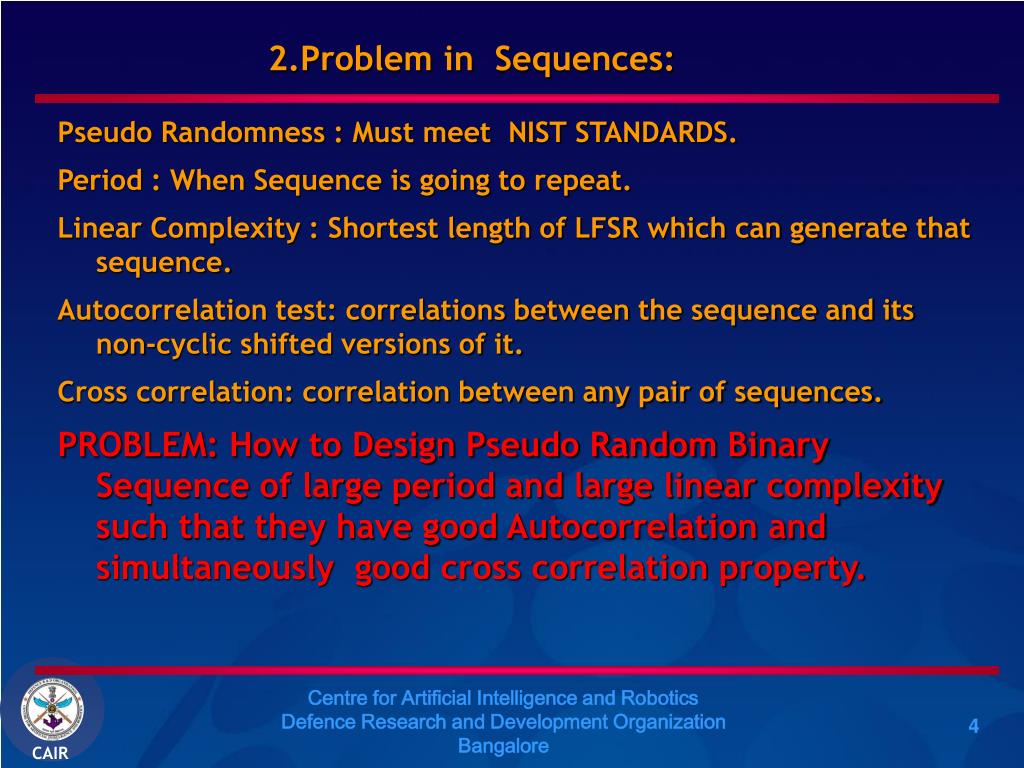 2.Problem in Sequences:

Pseudo Randomness : Must meet NIST STANDARDS.

Period : When Sequence is going to repeat.

Linear Complexity : Shortest length of LFSR which can generate that sequence.

Autocorrelation test: correlations between the sequence and its non-cyclic shifted versions of it.

Cross correlation: correlation between any pair of sequences.

PROBLEM: How to Design Pseudo Random Binary Sequence of large period and large linear complexity such that they have good Autocorrelation and simultaneously good cross correlation property.

CAIR

Centre for Artificial Intelligence and Robotics
Defence Research and Development Organization
Bangalore

4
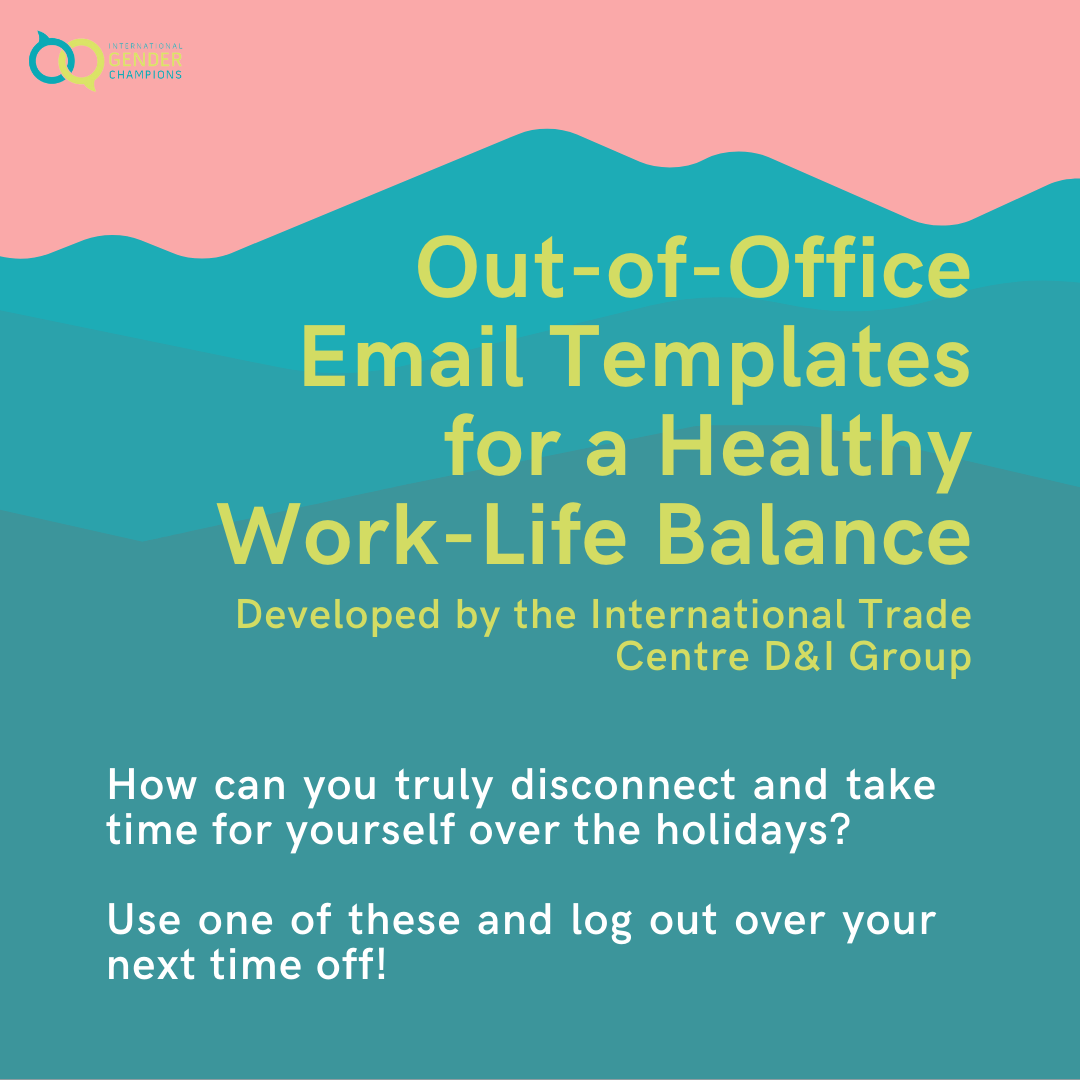 INTERNATIONAL GENDER CHAMPIONS

Out-of-Office Email Templates for a Healthy Work-Life Balance

Developed by the International Trade Centre D&I Group

How can you truly disconnect and take time for yourself over the holidays?

Use one of these and log out over your next time off!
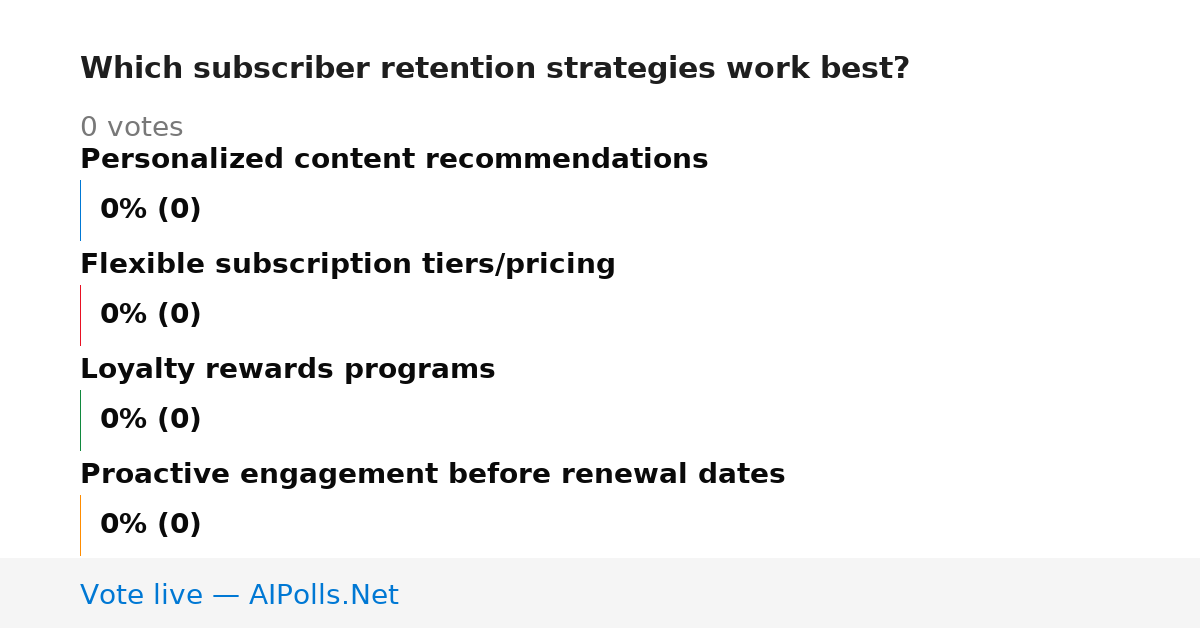 Which subscriber retention strategies work best?

0 votes

Personalized content recommendations

0% (0)

Flexible subscription tiers/pricing

0% (0)

Loyalty rewards programs

0% (0)

Proactive engagement before renewal dates

0% (0)

Vote live — AIPolls.Net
⁂
While skipping the pictures, transcribe the data above from the line showing "Defence Research and Development Organization" through the line showing "How can you", exactly and with both ends.

Defence Research and Development Organization
Bangalore

4
 INTERNATIONAL GENDER CHAMPIONS

Out-of-Office Email Templates for a Healthy Work-Life Balance

Developed by the International Trade Centre D&I Group

How can you truly disconnect and take time for yourself over the holidays?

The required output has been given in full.